By; BALA B. BITRUS, Minna.
As the heatwave spreads with intensity in the last couple of weeks, no fewer than 16 persons have been confirmed dead following the outbreak of Cerebro Spinal Meningitis at Tungan-Jika and Mazakari villages in Magama Local Government Council of Niger state.
So far 31 cases of persons with the symptoms of the disease were reported in four local government areas of the state out of which the 16 were killed by the disease.
Commissioner of Health and Hospital Services in the state, Dr. Mustapha Mohammed Jibrin disclosed during a press briefing on Tuesday in Minna that the deadly disease was in season but added quickly that the state government was on top of the situation.
He said of the number of fatalities, nine were females while seven were males who died in Magama villages.
The Commissioner said those who died were between the ages of 1-20 years adding that the disease is prevalent in the four local governments areas of Magama which has the highest number of registered patients with 23 cases, Rijau has 4 cases, Kontagora recorded 3 cases and Agwara has one case that was first reported on 6th March, 2017.
Regrettably, about 77% cases of the deaths so far recorded from the disease were in Magama area where most of the locals ignorantly attributed the deaths to witchcraft attacks on the community.
The Commissioner explained that in the current year alone, a total of 374 cases of Meningitis were recorded in 21 states with 49 deaths.
He said the disease is prevalent usually between the months of December and June every year due to excessive heat, overcrowding, poverty, malnutrition amongst other causative factors.
The Commissioner explained that the disease has nothing to do with witchcraft practice. “Meningitis is caused by bacteria which affectes the central nervous system and spinal cord”
He said the symptoms of the disease usually manifests between 2 and 10 days window period of infection. The symptoms includes fever, severe body pains and neck stiffness.
Dr. Jibrin appealed to households to avoid overcrowded rooms, ensure proper ventilation in all rooms day and nights.

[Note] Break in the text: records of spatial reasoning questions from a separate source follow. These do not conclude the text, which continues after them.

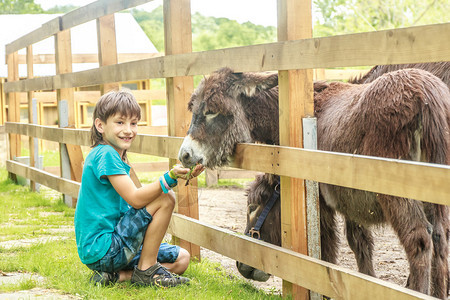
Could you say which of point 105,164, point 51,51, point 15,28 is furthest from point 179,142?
point 15,28

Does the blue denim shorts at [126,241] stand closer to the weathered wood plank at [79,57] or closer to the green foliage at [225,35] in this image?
the weathered wood plank at [79,57]

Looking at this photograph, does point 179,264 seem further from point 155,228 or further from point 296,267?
point 296,267

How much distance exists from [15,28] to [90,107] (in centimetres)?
451

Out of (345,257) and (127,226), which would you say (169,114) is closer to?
(127,226)

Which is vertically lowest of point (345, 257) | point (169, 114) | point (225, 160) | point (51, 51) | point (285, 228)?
point (345, 257)

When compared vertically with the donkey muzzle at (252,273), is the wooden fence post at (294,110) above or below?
above

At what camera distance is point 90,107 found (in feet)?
70.9

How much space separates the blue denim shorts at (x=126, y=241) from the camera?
386 centimetres

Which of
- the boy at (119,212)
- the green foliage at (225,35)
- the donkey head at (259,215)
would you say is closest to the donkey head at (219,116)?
the boy at (119,212)

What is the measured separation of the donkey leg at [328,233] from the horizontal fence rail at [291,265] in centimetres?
66

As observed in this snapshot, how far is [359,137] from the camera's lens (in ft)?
12.3

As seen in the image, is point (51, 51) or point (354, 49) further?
Result: point (51, 51)

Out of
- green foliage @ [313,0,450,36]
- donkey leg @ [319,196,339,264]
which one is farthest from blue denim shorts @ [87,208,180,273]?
green foliage @ [313,0,450,36]

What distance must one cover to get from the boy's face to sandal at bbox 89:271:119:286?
858 mm
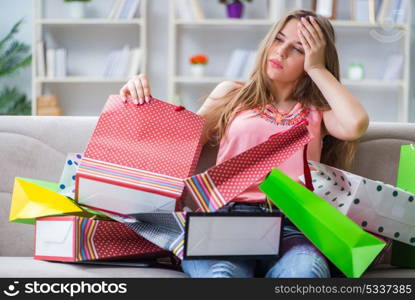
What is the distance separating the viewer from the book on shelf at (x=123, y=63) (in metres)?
4.33

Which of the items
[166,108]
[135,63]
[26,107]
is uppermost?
[166,108]

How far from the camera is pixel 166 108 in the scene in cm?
157

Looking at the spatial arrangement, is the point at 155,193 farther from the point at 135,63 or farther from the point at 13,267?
the point at 135,63

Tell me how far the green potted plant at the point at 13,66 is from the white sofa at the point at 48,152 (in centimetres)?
293

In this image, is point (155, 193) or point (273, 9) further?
point (273, 9)

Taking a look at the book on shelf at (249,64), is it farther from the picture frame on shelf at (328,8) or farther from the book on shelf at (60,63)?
the book on shelf at (60,63)

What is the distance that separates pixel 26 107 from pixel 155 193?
11.4ft

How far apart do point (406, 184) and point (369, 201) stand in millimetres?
194

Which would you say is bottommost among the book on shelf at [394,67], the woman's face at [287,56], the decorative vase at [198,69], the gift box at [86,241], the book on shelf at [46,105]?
the book on shelf at [46,105]

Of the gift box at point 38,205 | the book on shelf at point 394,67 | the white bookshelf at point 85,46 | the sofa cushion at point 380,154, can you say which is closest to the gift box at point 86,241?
the gift box at point 38,205

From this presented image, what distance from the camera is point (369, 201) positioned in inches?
55.6

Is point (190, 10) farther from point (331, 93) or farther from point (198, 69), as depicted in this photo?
point (331, 93)

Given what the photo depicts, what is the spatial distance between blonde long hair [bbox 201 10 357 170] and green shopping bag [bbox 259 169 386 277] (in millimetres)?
492

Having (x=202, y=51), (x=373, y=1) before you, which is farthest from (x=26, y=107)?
(x=373, y=1)
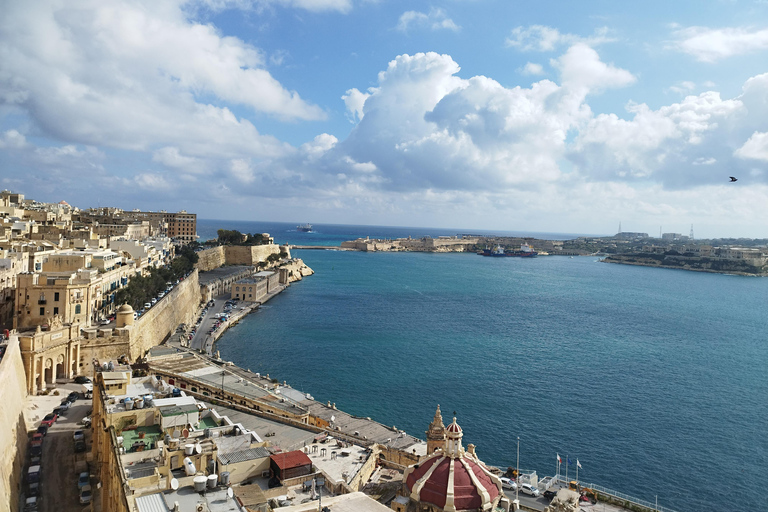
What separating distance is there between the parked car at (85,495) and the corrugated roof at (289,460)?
746cm

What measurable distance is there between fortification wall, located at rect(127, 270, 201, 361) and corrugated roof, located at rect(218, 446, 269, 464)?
19.2 meters

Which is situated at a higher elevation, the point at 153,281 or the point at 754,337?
the point at 153,281

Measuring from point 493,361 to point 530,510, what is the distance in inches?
935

He said the state government is putting up prompt response and identification of the disease in health centres for treatment of the victims just as he said it was erroneous to attribute the disease to witchcraft attacks.
He said good ventilation, good hygiene, regular hand washing amongst others health practices were some of the ways to avoid the deadly disease.
The Commissioner charged those living in rural areas to report at health centres nearest to them when anyone of them comes down with symptoms of the disease. Delay he said could be dangerous.
He allayed fears amongst citizens over the prevalence and possible spread of the disease saying the state government had taken steps to curtail the disease but urged citizens to do the needful in helping themselves.
“The situation has been brought under control. We have drugs for the treatment of the disease but prevention is better than cure he said. The state government is partnering the World Health Organisation, (WHO) for the preventive measures on how to stem the spread of the disease he said.